While 2022 has posed considerable challenges for British investors, with surging inflation, rising interest rates and an escalating cost of living crisis weighing heavily on sentiment, there is cause for optimism.
There remain scores of high-quality resilient companies on offer listed in the UK – at the often overlooked smaller end of the spectrum.
The agility and niche positioning of many smaller companies can allow them to navigate more smoothly through economic headwinds.
Moreover, the heightened uncertainty witnessed this year has meant many British small caps are trading at considerable discounts compared to their large-cap peers.
Investors able to buy now can set themselves on a solid footing to generate strong returns moving forward.
Lower valuations and a weaker sterling have also made UK small caps more compelling for foreign investors.
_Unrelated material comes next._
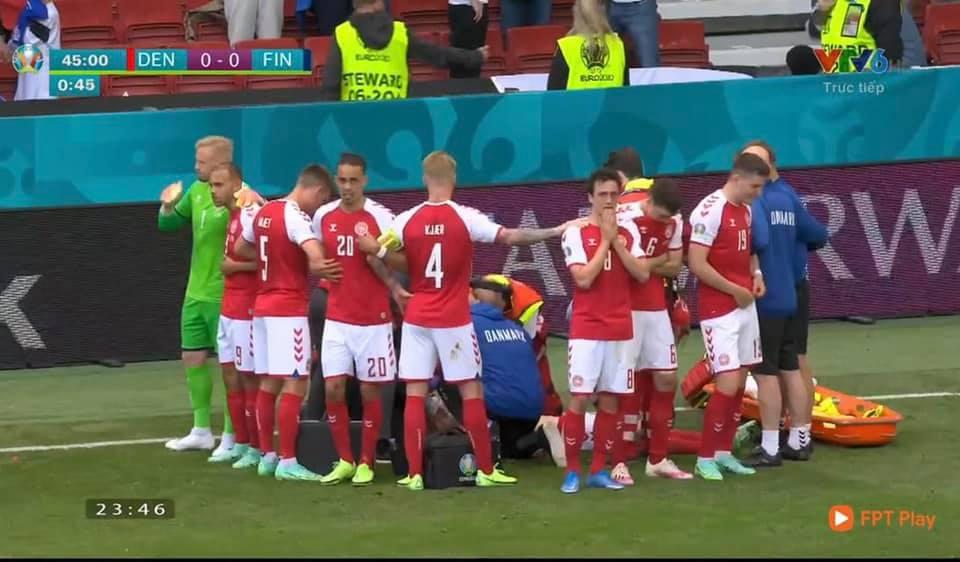 SỐC: Tiền vệ Eriksen tự đổ gục, nuốt lưỡi trong trận Đan Mạch vs Phần Lan - Ảnh 1.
As such, British equity investors could see their holdings acquired at attractive multiples over the coming months – another avenue for generating meaningful upside.
To take advantage of the opportunity within UK small caps, here are three tactics and stocks investors could consider.
One strategy that can yield outsized returns over the long term is to target technology-led companies, including software providers and platforms.
These companies are inherently asset-light, as they do not need to expend capital on shipping products or repairing and upgrading physical assets.
Their more modest capex requirements mean tech-led businesses are typically more cash generative – a particularly attractive trait amid cloudier markets.
Moreover, these qualities permit tech-led businesses to scale more rapidly and in a sustainable way.
For example, one tech-led business we recently invested in is a provider of teleradiology services in the UK.
The company’s technology platform enables its roster of more than 500 consultant radiologists to provide their services remotely, thereby facilitating the rapid availability of trained specialists.
Given the demand for radiology services in the UK is growing rapidly, driven by the developing sophistication of medical imaging and the country’s ageing population, the company's tech-enabled offering has scaled quickly, with its platform now used by more than 100 NHS hospitals.
Select sector specialists
Investors can also secure resilient returns by seeking out businesses that target a niche area of the market.
Sector specialists that are leaders in their field can build strong brand recognition and boost customer retention over the long term, better insulating them against macroeconomic headwinds.
For example a leading online travel agent globally, focused exclusively on the hostel segment.
Having specialised in hostelling for more than two decades, the company has collected an immense amount of long-term data around the unique preferences of its user base.
This has enabled the company to refine its customer experience and value proposition far more effectively than generalist competitors – such as online travel giant Booking.com – cementing its position as market leader in this space.